A study conducted in a population from western Washington state
only assessed rates of colon cancer and did not observe a significant
reduction in risk with increased dietary folate intake. However,
a strong trend toward such an effect was present in women. Conversely,
in a large study from southern California, decreased RBC folate
levels were associated with a significantly higher risk of colorectal
adenomas in men, but no significant effect was observed in women.

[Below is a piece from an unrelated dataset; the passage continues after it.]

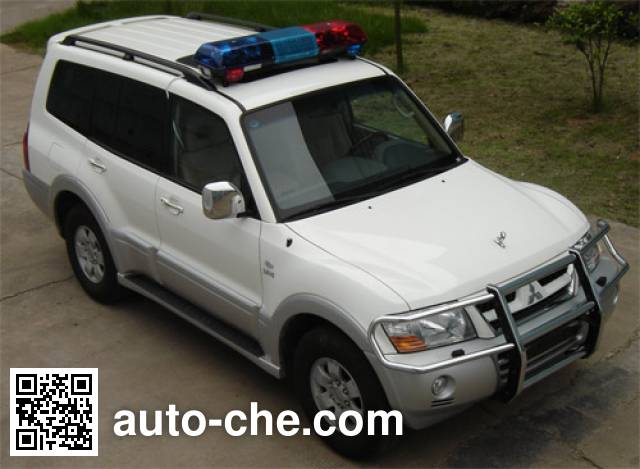 Mitsubishi CFA5038XQCB prisoner transport vehicle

To date, some of the most compelling epidemiologic evidence to
establish an association between folate status and colorectal
neoplasia in the general population has come from studies that
have carefully examined in-teractions between folate and other
dietary components, particularly alcohol.[29-31] Giovannucci et
al utilized large, prospectively analyzed populations to convincingly
support the hypothesis that increased folate intake is inversely
associated with the incidence of colorectal adenomatous polyps
and of colorectal cancers. The prospective design of the two
studies, the large size of the populations analyzed (25,474 and
47,931 subjects, respectively), and the effective control of several
confounding dietary variables add considerable strength to the
conclusions. In both studies, the superimposition of moderate
to high alcohol intake greatly increased the neoplastic risk of
a low-folate diet.
Similarly, using a nested case-control design among a prospectively
examined cohort of men, Glynn et al observed that neither blood
folate values nor dietary intake of folate alone was significantly
associated with colorectal cancer. However, the combination of
a high-alcohol, low-folate diet was associated with a highly significant,
fourfold increased risk of cancer.
These studies in the general population are particularly important
since they demonstrate an effect in people who clearly do not
have other conditions predisposing them to colorectal cancer.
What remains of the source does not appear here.